Description of the study and test phases of the intra-item associative memory task.

MR imaging protocol

MR imaging was acquired on a 3-T Philips Achieva MRI scanner with standard quadrature head coil (16 channels). Functional MR images consisted of the following scanning parameters: 33 slices were collected per image volume covering the whole brain. Scanning parameters for the echo planar imaging (EPI) sequence were as follows: repetition time/echo time (TR/TE) 2000/30 ms; flip angle (FA) 80°; slice thickness 3.5 mm with a 0-mm interslice gap. For the current task (see below), two encoding runs were collected (75 acquisitions per run). Each encoding run was immediately followed by a test run (75 acquisitions per run). In addition, all participants underwent a whole brain T1 coronal orientation, matrix 256 × 256, 180 slices, 1 mm isotropic, TE/TR = 2.5/5.4 ms, FA α = 8°.

fMRI data analysis

Images were analyzed using fMRI Expert Analysis Tool (FEAT) version 5.98, a part of FSL (FMRIB’s Software Library, www.fmrib.ox.ac.uk/fsl).
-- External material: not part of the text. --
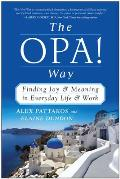 Opa Way Finding Joy & Meaning in Everyday Life & Work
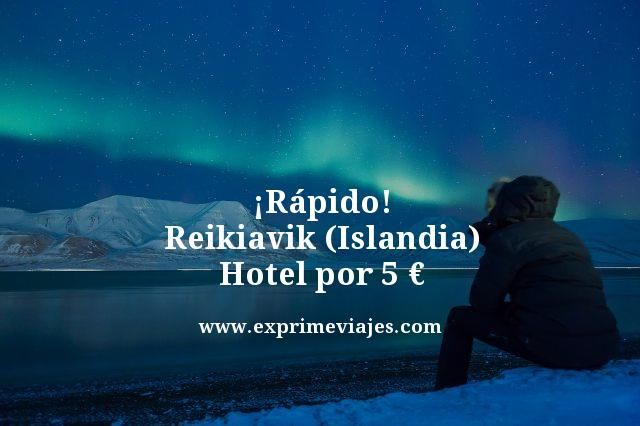 ¡RÁPIDO! REIKIAVIK (ISLANDIA): HOTEL POR 5EUROS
Pre-processing of each individual’s fMRI dataset included: removal of non-brain structures from the T1 structural scans using Brain Extraction Tool (BET), motion correction using MCFLIRT, non-brain structures were removed from the echoplanar imaging volumes using BET, spatial smoothing using a Gaussian Kernel of FWHM 5 mm; mean based intensity normalization of the entire 4D dataset by the same multiplicative factor; high pass temporal filtering (Gaussian weighted least-squares straight line fitting, with σ = 100 s). Time series statistical analysis was performed using FILM with local autocorrelation correction. Functional scans were registered to the high resolution T1 structural scan per participant and to the standard Montreal Neurological Institute (MNI 152) standard space template image using affine registration with FLIRT. Coordinates (x, y, z) of activation are reported in MNI space.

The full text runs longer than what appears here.